Tuesday, November 6, 2012

Levels of faith



Oswald Chambers describes three levels of faith. He says the first level is mental belief. This can be mere assent that something is true, but also a commitment that abandons all things not related to that commitment. For example, after a brief discussion on the difficulty of faith, I asked a man about his faith. 

He said, “Sure, I believe that Jesus died for the sins of the world. What is so difficult about that?”

I replied, “But what about your sin?”

He paused, then said, “Oh. I see what you mean.”

I don’t know if he ever abandoned his commitment to his mental belief and moved to the next level of faith — personal belief. Had he done that, he would have realized that this truth about Jesus is deeply personal. He would have made a moral commitment that refuses to compromise with any other ideas. 

When I believed that Jesus died for my sin, I experienced a life change. Jesus offered me Himself and in that, I was reborn, entering a personal relationship with Him. This is a huge leap involving confession of sin and repentance, but making the leap cannot happen without the power of the Holy Spirit. 

The third level is about particular belief. This goes from acknowledging and receiving Jesus as Savior and submitting to His Lordship. After I was reborn, I soon realized that most of what I did was at my own direction. God called me to trust Him by doing what He says — all the time. This is the most difficult level of faith, and again, leaping there requires the grace of God and the power of the Holy Spirit. 

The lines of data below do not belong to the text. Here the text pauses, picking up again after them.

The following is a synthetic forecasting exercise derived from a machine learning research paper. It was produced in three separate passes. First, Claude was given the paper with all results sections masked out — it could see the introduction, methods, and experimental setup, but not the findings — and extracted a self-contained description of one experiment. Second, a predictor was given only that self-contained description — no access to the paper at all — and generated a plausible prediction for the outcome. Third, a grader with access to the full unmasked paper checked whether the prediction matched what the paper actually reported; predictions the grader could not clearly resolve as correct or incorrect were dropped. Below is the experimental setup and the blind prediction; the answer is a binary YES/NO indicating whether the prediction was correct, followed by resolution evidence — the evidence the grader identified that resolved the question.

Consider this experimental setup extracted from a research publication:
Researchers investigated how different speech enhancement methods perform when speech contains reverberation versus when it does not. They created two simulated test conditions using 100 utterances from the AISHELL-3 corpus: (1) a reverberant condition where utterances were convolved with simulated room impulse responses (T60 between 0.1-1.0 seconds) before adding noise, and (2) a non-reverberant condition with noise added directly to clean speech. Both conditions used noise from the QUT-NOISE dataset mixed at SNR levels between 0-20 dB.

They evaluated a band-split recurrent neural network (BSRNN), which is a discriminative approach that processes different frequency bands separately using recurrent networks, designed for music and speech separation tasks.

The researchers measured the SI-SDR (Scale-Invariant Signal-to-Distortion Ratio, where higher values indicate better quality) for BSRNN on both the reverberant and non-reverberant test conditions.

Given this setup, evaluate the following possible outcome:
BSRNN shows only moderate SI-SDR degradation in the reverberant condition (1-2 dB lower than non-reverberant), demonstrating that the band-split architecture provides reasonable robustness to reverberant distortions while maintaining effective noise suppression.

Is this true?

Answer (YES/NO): NO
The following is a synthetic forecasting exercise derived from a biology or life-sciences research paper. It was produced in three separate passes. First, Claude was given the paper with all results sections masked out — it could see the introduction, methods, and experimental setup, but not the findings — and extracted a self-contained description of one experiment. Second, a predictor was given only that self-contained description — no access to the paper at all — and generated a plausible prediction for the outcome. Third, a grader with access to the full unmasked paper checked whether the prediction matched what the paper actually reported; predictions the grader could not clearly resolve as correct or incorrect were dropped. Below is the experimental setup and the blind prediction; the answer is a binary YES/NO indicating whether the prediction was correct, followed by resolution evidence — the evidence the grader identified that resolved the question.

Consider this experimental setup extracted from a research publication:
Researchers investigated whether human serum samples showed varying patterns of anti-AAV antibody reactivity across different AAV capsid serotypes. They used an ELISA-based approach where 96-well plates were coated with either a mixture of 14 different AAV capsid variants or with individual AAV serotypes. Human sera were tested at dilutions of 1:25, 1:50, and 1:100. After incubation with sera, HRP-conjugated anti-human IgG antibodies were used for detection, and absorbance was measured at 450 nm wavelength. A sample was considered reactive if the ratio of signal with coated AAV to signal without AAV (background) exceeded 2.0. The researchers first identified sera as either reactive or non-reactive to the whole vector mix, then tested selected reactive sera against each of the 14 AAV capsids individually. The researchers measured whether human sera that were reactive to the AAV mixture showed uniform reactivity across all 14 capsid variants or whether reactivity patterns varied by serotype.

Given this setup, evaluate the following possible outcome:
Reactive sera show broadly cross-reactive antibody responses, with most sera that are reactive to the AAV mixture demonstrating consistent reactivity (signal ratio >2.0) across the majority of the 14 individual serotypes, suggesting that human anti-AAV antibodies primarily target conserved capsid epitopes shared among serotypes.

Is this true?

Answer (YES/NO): NO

But this is the level God wants me to live on. I see it in the account of Lazarus. After his death, Jesus came to his sister Martha and talked to her about her level of faith. He asked her a question…

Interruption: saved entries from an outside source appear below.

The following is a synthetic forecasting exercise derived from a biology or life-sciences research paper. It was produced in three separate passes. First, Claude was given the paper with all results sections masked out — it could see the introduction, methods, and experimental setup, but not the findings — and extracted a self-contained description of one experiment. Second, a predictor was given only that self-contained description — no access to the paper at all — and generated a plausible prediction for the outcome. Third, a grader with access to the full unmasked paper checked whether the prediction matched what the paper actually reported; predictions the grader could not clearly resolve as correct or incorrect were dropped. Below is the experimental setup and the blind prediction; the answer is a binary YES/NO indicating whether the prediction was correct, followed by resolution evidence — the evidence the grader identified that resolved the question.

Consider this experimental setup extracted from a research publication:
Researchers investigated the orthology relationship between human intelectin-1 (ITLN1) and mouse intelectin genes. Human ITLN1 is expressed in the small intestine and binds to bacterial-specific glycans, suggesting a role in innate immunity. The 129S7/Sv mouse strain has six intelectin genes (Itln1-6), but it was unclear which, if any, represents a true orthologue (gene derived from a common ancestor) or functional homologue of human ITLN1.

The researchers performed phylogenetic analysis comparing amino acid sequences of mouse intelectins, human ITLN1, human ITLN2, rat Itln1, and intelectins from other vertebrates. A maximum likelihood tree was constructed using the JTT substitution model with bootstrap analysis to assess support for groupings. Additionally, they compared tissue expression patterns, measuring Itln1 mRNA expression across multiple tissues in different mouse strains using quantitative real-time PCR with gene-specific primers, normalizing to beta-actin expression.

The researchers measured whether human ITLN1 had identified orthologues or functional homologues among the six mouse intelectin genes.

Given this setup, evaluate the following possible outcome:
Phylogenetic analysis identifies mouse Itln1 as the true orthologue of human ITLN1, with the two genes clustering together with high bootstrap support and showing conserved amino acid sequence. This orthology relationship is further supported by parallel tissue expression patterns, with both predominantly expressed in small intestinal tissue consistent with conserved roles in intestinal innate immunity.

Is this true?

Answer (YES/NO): NO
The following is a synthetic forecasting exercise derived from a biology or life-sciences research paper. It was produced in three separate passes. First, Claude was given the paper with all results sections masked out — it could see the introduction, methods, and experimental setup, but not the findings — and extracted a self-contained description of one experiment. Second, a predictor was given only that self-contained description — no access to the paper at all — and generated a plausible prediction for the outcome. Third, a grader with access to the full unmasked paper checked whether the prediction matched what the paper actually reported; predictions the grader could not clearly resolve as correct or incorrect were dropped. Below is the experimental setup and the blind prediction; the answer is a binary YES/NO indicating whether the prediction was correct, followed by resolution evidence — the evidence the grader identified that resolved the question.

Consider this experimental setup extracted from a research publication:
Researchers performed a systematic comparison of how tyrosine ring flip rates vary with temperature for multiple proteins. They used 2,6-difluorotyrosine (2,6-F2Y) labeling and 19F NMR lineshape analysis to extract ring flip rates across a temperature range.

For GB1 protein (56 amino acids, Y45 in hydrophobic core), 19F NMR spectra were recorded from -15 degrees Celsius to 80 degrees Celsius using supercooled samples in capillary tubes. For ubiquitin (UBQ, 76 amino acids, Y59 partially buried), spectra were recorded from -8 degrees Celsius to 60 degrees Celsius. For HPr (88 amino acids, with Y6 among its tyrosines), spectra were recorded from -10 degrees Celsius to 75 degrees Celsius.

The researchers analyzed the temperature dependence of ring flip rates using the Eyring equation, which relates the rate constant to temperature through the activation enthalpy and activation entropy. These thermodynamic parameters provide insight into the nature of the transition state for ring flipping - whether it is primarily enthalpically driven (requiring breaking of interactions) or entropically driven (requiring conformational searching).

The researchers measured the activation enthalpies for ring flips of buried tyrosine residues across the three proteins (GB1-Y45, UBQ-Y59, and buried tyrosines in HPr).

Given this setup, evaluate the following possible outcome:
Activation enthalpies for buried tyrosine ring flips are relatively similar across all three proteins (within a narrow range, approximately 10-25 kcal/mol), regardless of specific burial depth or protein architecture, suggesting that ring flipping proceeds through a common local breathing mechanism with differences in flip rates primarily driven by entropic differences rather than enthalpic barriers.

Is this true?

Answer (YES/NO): NO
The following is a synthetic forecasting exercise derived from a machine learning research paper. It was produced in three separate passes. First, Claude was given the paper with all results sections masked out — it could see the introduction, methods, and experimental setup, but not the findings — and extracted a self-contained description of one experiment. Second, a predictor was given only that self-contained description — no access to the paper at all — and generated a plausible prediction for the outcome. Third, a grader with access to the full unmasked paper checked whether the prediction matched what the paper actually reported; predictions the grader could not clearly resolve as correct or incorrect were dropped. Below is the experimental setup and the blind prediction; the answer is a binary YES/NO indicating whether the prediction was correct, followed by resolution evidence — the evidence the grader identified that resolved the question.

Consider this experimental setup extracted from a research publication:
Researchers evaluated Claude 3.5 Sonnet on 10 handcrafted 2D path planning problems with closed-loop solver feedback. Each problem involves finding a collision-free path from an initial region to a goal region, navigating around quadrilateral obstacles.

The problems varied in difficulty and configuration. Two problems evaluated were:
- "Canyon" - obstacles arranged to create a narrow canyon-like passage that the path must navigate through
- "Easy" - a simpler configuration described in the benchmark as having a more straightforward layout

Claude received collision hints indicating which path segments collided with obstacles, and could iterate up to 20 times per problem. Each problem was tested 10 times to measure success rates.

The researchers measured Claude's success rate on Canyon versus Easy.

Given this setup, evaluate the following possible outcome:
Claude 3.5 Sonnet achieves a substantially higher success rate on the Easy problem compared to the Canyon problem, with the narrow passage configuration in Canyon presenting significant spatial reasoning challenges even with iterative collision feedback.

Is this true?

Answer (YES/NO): YES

Jesus said to her, “I am the resurrection and the life. Whoever believes in me, though he die, yet shall he live, and everyone who lives and believes in me shall never die. Do you believe this?” (John 11:25–26)

Martha believed in the power of Jesus Christ. She told Him if He had been there, He could have healed her brother. She also believed that Jesus had a peculiar intimacy with God and that whatever He asked of God, God would do. Yet she needed a closer personal intimacy with Jesus, trusting Him even to raise the dead. 

These levels of faith apply to all issues of life. For example, I’m praying for the salvation of family members. Some of them are not even at the first level. They think Jesus is a swear word and that He never existed. Some grant that He was a historical figure, but that is all. They reject Him without even knowing very much about what they are rejecting.

I believe that He died for them. I believe He has the power to save them. I believe that He could say the word and the Father would release the power of the Holy Spirit and change their lives. But… 

But when I see no progression, when I see nothing happening, then my faith falters. Whether it is this issue or any of other doubts and worries, Jesus says to me, “You know what I can do. You know my power to answer prayer. Do you really believe in me? Or is your confidence in what you can see?

Walking by faith is part of that third level. I know what God can do, but can I live fully committed to trusting in His Lordship and in the decisions that He makes? Without ever seeing what He is doing? 

The last lines of today’s devotional reading are about this leap from personal faith (I know it is true) to particular faith (I KNOW it is true)…

When I stand face to face with Jesus Christ and He says to me—“Believest thou this?” I (will) find that faith is as natural as breathing, and I will be staggered that I was so stupid as not to trust Him before.